February Wrap-Up

We had another snow a few weeks ago in our little corner of the world.  Winter is still with us, for now.

a light in the darkness

The night-time picture above was after a long day putting the ground posts in concrete, snow falling all around and the temperature hovering around freezing.

another snow

Another pretty snow.

first bow up

Next the bows went up, all in a morning, with my Dad’s help.

bows up

Gavin spent a few days stabilizing the structure with baseboards and a few rows of purlins.

the bows up, a few purlin rows on

Another project underway is moving this huge pile of sawdust onto our blueberry rows.  We planted the blueberries last spring and they have been mostly neglected since then, so it was time to show them some TLC.  I have found it hard to allocate time to a crop that won’t produce for many years yet.

sawdust pile

We spread about a 4″ deep layer of sawdust on the bushes.  Dumped it onto a tarp with the front end loader, dragged the tarp over to the row, and dumped the contents around the bushes.  This system worked well enough, but I would be curious to know if anyone has any ideas for easier ways to spread lots of bulky material like this.

mulching with sawdust

I hope I will never have to weed these beds again.  We’ll see.

mulching blueberries

We were able to cover several of the beds in an afternoon, but there is still another full day of work there.

drilling holes for shiitake spawn

So far we have inoculated over 100 logs with shiitake spawn.  This year we are using an angle grinder with a special attachment to drill the holes, which makes the drilling much more speedy.  However, filling all the holes with spawn is still tedious work.  We did not cut enough logs for all the spawn we ordered, so we were up in the woods again this evening cutting a few more stump-sprouted trees.

inoculated logs

I have been cleaning up the remains of the fall crops in the garden.  These are freeze-dried celery leaves.  And a ladybug.

freeze-dried celery

Very little remains alive from the fall crops.  This little radicchio rosette has held on throughout the winter, and I am tempted to grow it out for seed because it is so beautiful (and cold hardy!).  The tiny leaves would be perfect for salad mix.  They are about 2-3″ long.

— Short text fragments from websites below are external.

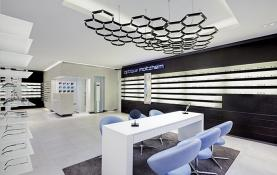 Thiết kế nội thất showroom bán kính thời trang đẹp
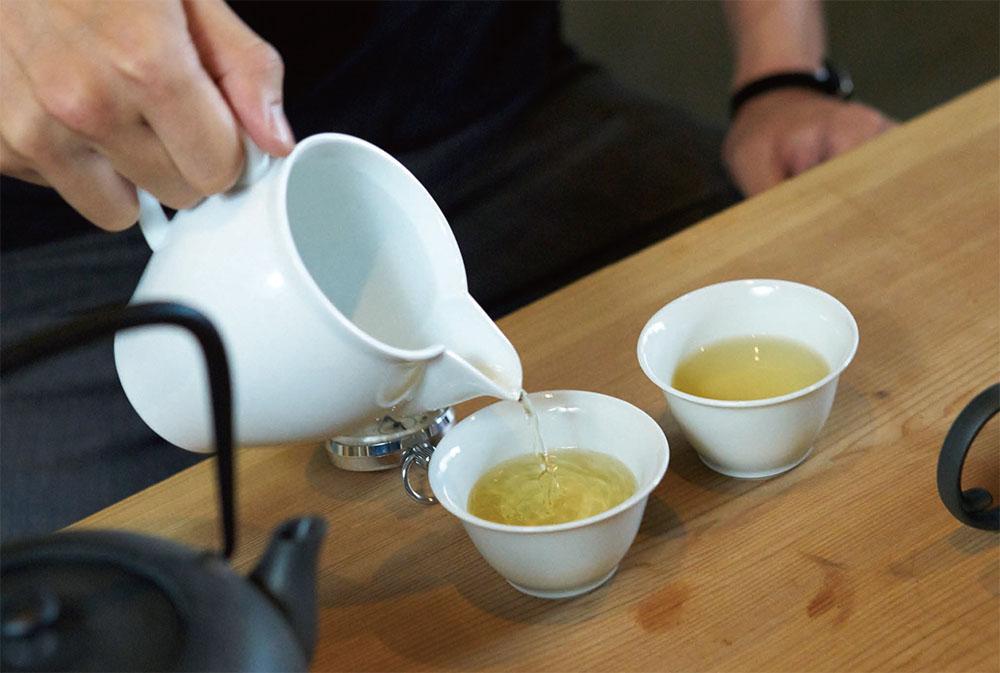 お茶を制する者は打ち合わせを制す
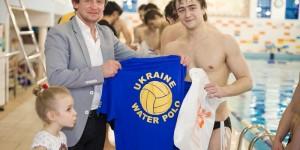 вручення форми збірній україни з водного поло 28,04,2012 (1)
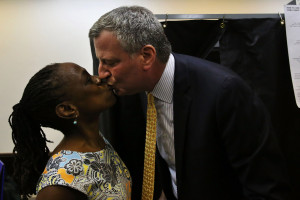 NEW YORK, NY - SEPTEMBER 10: Public Advocate and mayoral candidate Bill de Blasio kisses his wife Chirlane McCray after voting in the New York City mayoral primary on September 10, 2013 (Photo by Spencer Platt/Getty Images)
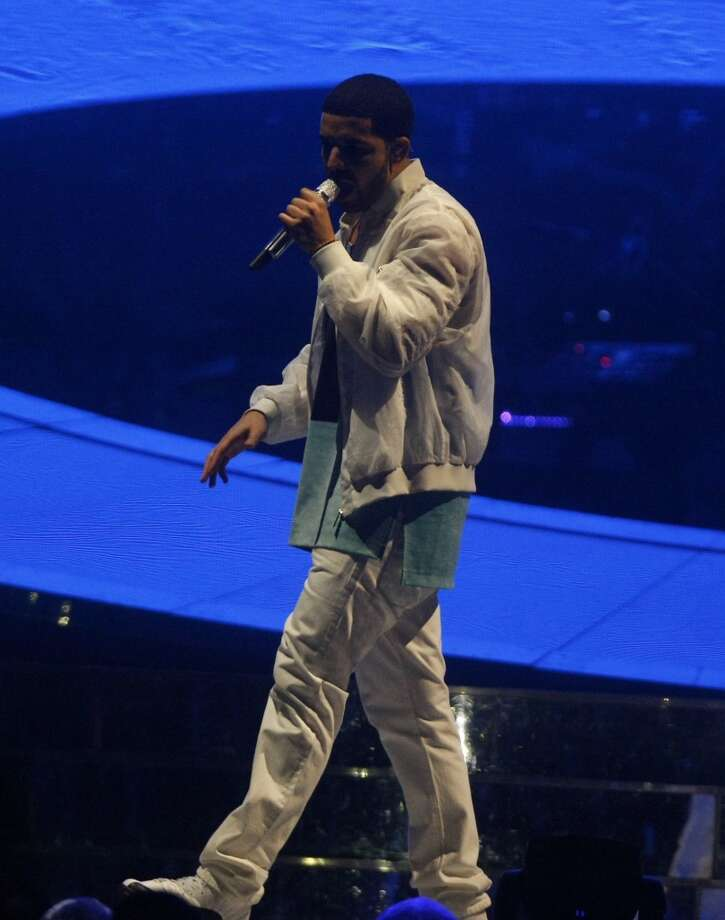 Drake performs at the Toyota Center, Wednesday, Nov. 13, 2013, in Houston. (Cody Duty / Houston Chronicle) Photo: Cody Duty, Houston Chronicle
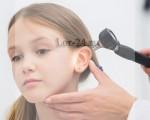Что делать если болит ухо у ребёнка?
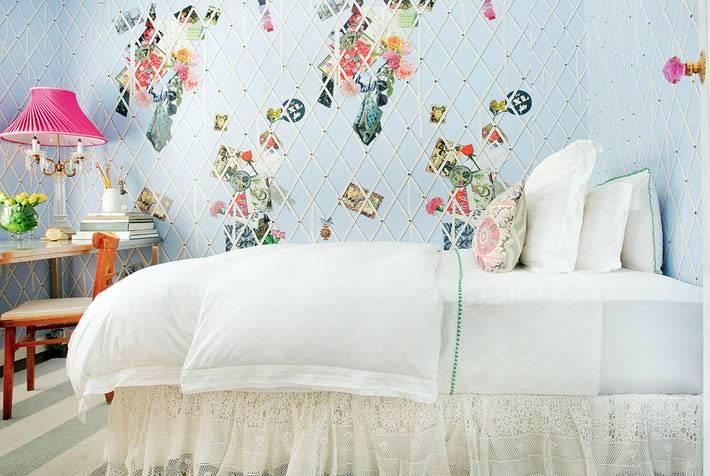 интерьер комнаты подростка девочки с голубыми обоями фото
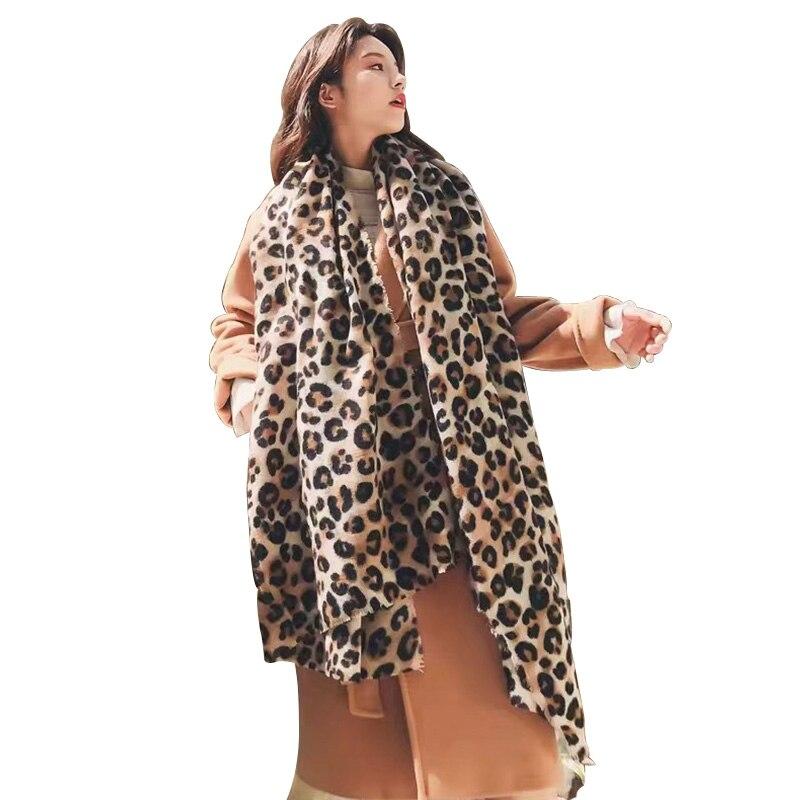 De moda estampado de leopardo chal de cachemir tipo Pashmina gran venta bufanda para mujer clásica impresa Poncho de invierno suave bufanda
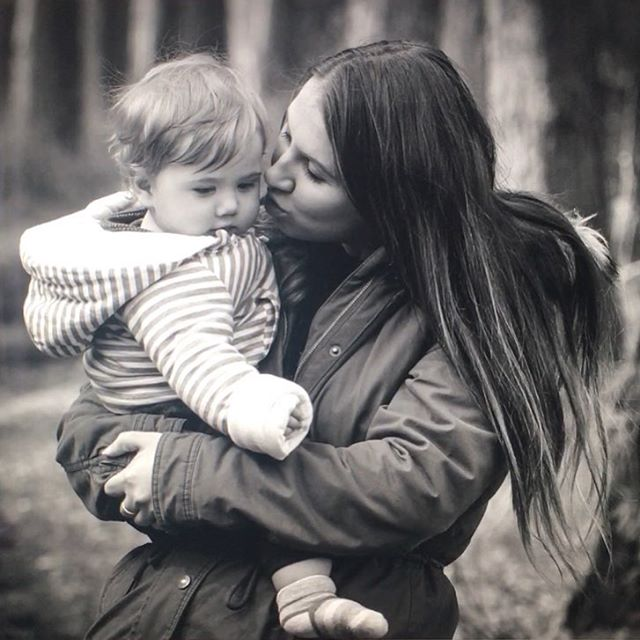 There is nothing like the love between a mother and her son ❤️ #familyphotography #pictura.photography #derbyshirephotographer #chesterfieldphotographer #mothersonlove #woodlandwalk #springtime #backandwhitephotography #mummysboy💙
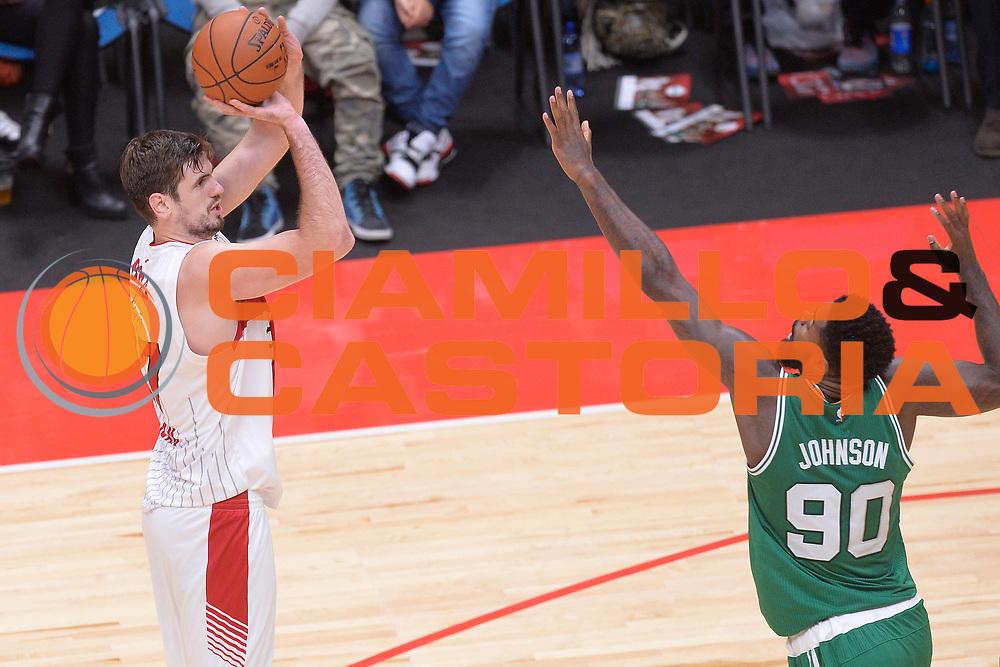 DESCRIZIONE : Milano NBA Global Games EA7 Olimpia Milano - Boston Celtics<br /> GIOCATORE : Stanko Barac<br /> CATEGORIA : Tiro<br /> SQUADRA :  Olimpia EA7 Emporio Armani Milano<br /> EVENTO : NBA Global Games 2016 <br /> GARA : NBA Global Games EA7 Olimpia Milano - Boston Celtics<br /> DATA : 06/10/2015 <br /> SPORT : Pallacanestro <br /> AUTORE : Agenzia Ciamillo-Castoria/IvanMancini<br /> Galleria : NBA Global Games 2016 Fotonotizia : NBA Global Games EA7 Olimpia Milano - Boston Celtics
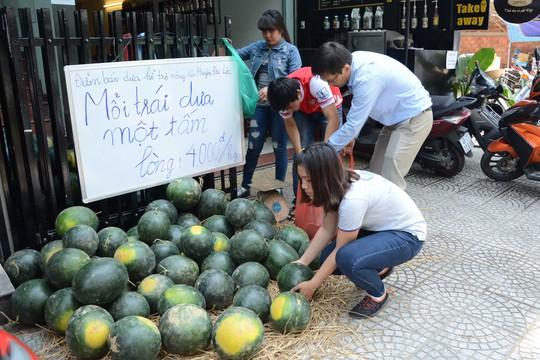 Một điểm bán dưa tình nguyện cho bà con nông dân tỉnh Quảng Nam tại TP Đà Nẵng Ảnh: BÍCH VÂN
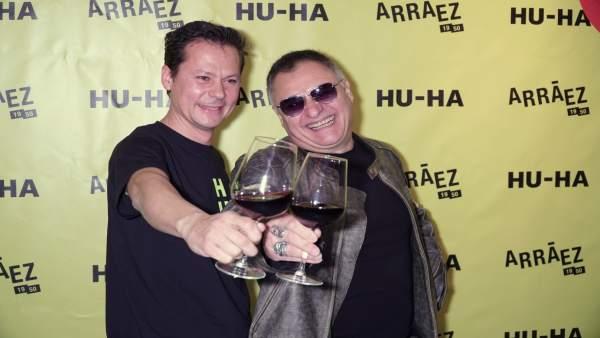 Toni Arráez y Chimo Bayo en la presentación del nuevo vino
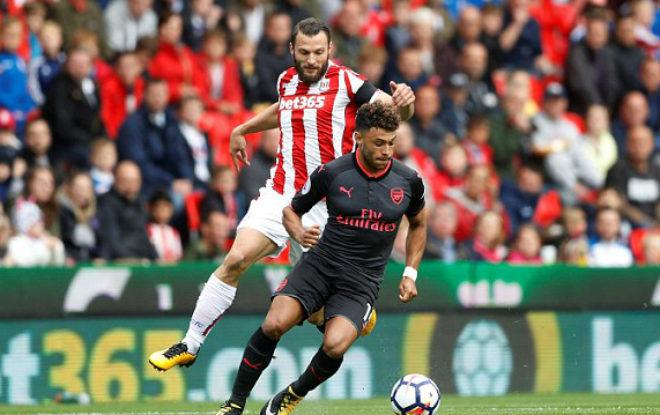 Stoke City - Arsenal: Đòn phủ đầu kết liễu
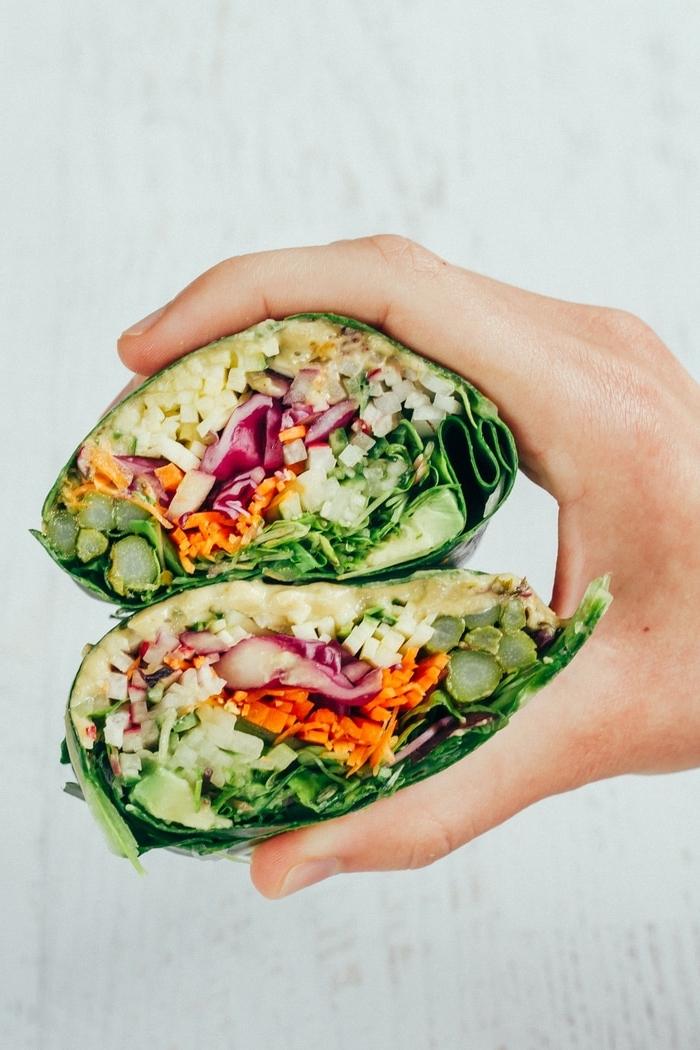 vegetarische wraps, low carb rezept mit gemüse, reis und käse, picknick essen ideen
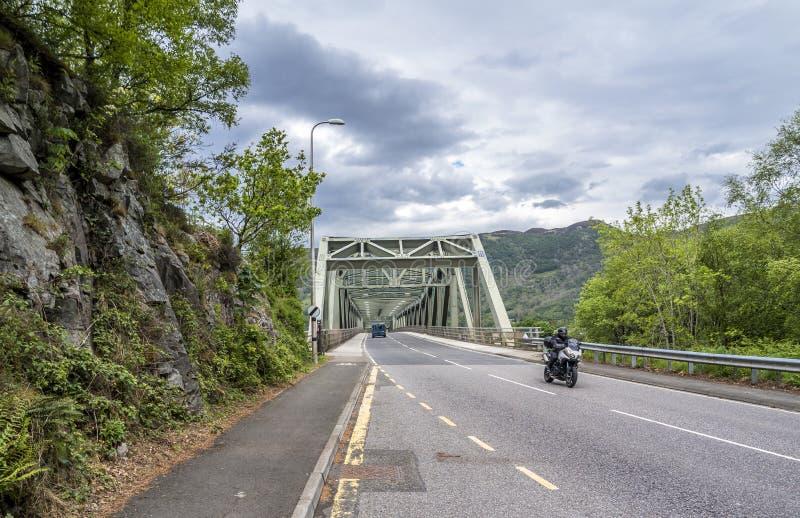 Ponte de Ballachulish em Lochaber, montanhas escocesas fotos de stock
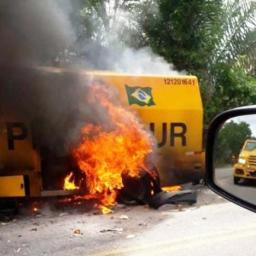 Suspeitos explodem carro-forte na região de Jacobina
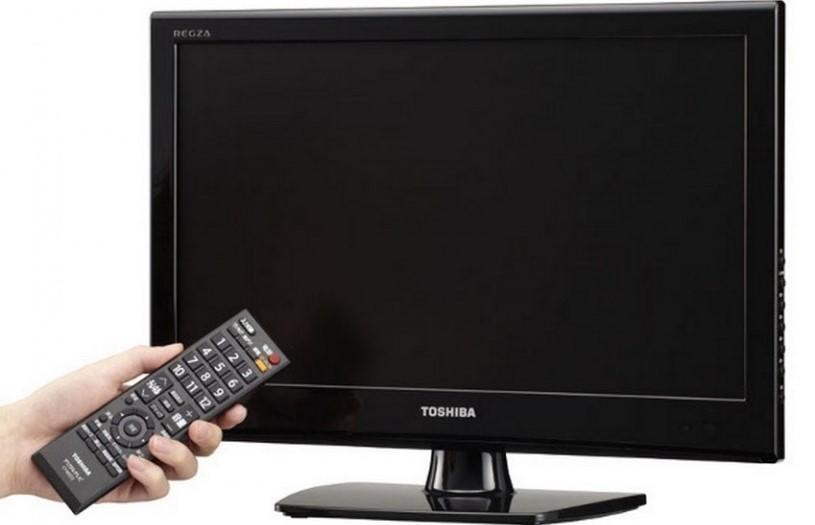 В случае, если телевизор не включается, лучше всего обратиться за помощью в сервисный центр
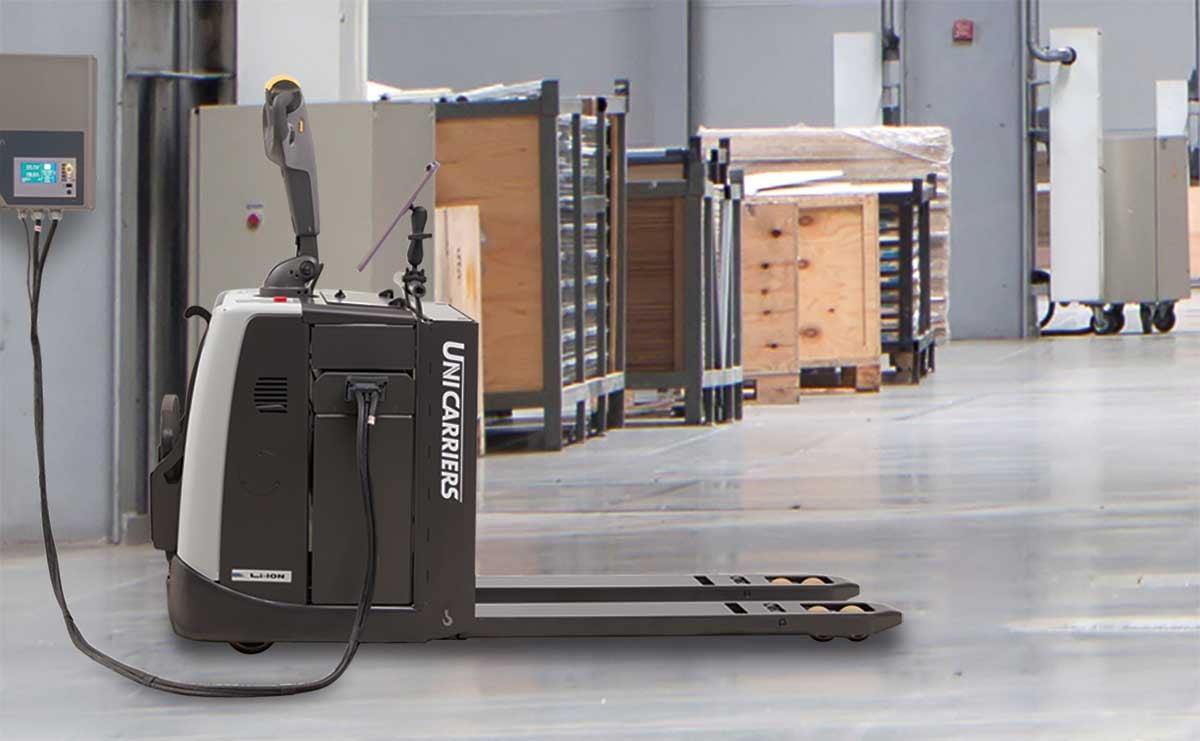 Li-ion-truck-in-facility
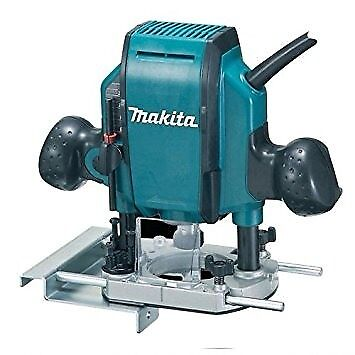BNIB Makita 1/4-inch/ 3/8-inch 240V RP0900X/2 900W Plunge Router with Hard Case.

very hardy radicchio plant

Our compost pile has doubled in size over the past week from all the weeding and bed clean-out.  Here are the stalks of okra plants.  They are like trees, about 8′ tall with 1-2″ thick trunks and deep roots.  One of the last reminders of how vertical the garden becomes in summer!

cleaning up old okra

We were able to till a few of the beds in the upper garden during a very brief window of dryness last week.  The lower garden will take much longer to dry out, but I am glad to have a few beds available to start seeding early crops.  The green in the first and third rows is our garlic crop.

garlic

The greenhouse is full of flat after flat of wee seedlings.  Gavin has made it a priority to install the wood stove so that we will someday soon have a HEATED greenhouse.  I’m sure the seedlings will approve.

pea tendrils

These are leaves from potatoes peeking out of the soil in the high tunnel.  Growing is magic, I tell you.  These little happenings fill me with joy (especially since there are always failures to go along with the successes).

potatoes peeking out

On these overcast chilly days it is sometimes hard to believe spring will be here in just a few short weeks.  We’re ready for some warmth and light!